A reader writes:

Your reader points out that "Song of the South" and "Victory Through Air Power" are not included in the list of 50 animated features. As a lifelong animation fan, I thought I'd throw in my two cents.

Ostensibly, the reader writes, Disney did so because it is ashamed of the films for being un-PC. While this may certainly be true with respect to "Song of the South," I'd point out that "Victory Through Air Power" was released as part of a DVD set within the last decade, suggesting no major conspiracy to sweep it under the rug.

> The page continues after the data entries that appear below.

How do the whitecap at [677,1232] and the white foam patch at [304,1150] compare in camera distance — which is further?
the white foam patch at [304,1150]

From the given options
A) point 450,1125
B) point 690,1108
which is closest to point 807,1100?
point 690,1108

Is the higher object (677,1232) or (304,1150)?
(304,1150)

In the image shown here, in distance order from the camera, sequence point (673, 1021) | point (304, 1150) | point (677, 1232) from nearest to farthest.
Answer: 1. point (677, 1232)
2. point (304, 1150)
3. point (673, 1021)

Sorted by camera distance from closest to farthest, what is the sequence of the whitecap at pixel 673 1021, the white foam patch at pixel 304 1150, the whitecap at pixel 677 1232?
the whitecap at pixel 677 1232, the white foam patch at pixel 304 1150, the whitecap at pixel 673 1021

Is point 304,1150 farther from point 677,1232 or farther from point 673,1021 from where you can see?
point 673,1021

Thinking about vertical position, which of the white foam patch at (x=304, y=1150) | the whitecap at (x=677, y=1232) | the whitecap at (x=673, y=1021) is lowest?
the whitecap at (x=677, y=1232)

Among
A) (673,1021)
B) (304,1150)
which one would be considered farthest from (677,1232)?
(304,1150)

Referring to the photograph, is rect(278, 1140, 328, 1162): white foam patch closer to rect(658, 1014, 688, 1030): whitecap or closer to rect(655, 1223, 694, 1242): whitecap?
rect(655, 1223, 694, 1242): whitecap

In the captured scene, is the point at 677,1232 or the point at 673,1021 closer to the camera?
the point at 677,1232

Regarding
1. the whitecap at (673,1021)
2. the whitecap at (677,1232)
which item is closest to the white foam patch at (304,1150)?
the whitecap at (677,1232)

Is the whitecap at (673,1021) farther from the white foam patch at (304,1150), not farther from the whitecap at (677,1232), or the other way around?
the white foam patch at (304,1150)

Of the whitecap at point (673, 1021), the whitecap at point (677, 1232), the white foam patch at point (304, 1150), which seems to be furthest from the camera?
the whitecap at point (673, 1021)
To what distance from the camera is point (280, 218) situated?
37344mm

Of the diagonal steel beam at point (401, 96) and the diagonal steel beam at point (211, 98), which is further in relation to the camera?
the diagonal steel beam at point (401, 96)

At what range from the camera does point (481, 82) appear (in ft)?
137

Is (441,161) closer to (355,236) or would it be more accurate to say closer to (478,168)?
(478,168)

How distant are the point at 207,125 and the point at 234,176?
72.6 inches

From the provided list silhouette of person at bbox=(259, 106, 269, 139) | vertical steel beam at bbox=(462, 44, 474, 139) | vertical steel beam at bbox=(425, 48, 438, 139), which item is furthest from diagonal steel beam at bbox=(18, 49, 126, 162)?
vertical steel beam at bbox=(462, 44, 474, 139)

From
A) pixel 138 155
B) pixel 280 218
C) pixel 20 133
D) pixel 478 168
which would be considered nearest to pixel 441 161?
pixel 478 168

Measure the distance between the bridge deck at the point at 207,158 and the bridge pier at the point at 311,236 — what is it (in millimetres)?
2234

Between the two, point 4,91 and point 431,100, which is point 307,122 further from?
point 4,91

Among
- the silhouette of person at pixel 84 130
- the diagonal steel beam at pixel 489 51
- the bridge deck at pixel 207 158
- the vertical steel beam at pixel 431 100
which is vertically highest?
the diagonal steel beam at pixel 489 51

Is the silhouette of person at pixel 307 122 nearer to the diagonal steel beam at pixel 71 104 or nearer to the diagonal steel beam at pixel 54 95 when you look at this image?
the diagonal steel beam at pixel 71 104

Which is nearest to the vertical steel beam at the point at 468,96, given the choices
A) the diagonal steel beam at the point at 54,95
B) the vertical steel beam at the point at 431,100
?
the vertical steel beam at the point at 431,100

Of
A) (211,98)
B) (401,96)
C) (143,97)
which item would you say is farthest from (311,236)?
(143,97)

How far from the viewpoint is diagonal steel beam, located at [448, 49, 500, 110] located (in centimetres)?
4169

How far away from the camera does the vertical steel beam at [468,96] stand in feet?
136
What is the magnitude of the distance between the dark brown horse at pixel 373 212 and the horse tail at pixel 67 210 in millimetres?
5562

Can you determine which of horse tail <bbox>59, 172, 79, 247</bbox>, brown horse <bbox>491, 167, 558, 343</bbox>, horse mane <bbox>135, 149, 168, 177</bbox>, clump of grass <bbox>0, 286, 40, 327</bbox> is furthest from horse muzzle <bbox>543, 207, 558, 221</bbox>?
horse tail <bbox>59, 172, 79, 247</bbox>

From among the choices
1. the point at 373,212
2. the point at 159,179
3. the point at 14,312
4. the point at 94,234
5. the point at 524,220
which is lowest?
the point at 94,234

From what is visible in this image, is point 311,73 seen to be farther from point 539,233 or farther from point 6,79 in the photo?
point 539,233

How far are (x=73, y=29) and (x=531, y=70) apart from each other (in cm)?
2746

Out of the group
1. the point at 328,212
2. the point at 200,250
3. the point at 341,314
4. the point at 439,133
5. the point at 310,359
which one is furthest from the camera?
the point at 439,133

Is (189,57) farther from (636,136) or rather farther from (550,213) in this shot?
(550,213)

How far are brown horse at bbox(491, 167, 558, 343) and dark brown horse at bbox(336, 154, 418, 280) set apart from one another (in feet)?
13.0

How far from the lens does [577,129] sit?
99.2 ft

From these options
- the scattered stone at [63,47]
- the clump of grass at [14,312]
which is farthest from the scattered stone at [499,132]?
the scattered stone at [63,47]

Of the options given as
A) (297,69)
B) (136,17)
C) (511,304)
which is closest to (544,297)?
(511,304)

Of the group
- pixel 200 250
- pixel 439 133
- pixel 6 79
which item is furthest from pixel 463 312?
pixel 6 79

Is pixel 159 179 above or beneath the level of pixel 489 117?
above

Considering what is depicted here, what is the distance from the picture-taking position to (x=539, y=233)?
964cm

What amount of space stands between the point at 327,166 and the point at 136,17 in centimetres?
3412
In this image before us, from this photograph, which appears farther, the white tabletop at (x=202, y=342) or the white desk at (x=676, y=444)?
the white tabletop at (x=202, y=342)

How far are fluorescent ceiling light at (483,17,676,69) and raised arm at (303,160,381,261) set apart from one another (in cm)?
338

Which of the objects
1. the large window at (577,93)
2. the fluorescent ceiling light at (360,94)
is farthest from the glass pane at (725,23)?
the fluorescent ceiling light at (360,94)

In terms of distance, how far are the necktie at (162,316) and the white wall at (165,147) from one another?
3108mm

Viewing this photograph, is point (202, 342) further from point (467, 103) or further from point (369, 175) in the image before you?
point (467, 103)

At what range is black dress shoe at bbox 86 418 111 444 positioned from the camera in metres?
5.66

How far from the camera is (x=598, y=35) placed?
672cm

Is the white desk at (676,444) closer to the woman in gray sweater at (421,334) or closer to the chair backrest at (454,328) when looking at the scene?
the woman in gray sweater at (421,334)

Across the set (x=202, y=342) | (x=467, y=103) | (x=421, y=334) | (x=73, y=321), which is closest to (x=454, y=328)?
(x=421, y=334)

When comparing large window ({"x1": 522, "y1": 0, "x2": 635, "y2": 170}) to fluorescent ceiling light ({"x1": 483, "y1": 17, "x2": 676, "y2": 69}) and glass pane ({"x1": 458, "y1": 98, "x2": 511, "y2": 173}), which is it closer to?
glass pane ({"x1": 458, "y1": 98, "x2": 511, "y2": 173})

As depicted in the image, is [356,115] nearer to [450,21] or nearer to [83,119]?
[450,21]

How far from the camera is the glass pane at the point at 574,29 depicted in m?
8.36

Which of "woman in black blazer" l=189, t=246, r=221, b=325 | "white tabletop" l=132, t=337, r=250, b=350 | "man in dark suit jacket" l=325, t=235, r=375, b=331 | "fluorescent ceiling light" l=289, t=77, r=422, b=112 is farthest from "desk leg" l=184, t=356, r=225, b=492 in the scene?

An easier explanation is this: neither film meets the parameters of the list, which I believe is defined as fictional narrative animated features. "Victory Through Air Power" is non-fiction, and this is likely the reason it was excluded. "Song of the South," like "Mary Poppins" and "Bedknobs and Broomsticks" is a hybrid of live action and animation. Note that neither "Poppins" nor "Bedknobs" is on the list either.

I do think they should release "Song of the South" already. This tiptoeing around the film is just silly.

Another writes:

It is a great tragedy that the Uncle Remus stories are deemed racist and politically incorrect.  Yes, the plantation setting and the Uncle Remus character can make one cringe.  But the folklore itself, recorded by Joel Chandler Harris, is authentic to the slave stories that were told by blacks across the South.  Brer Rabbit is the symbol and exemplar of black survival throughout this brutal and dehumanizing period.  And I think if people read those books and listen to the stories that Uncle Remus is actually telling, they will be forever enriched by the astonishing storytelling power and creativity of American slaves.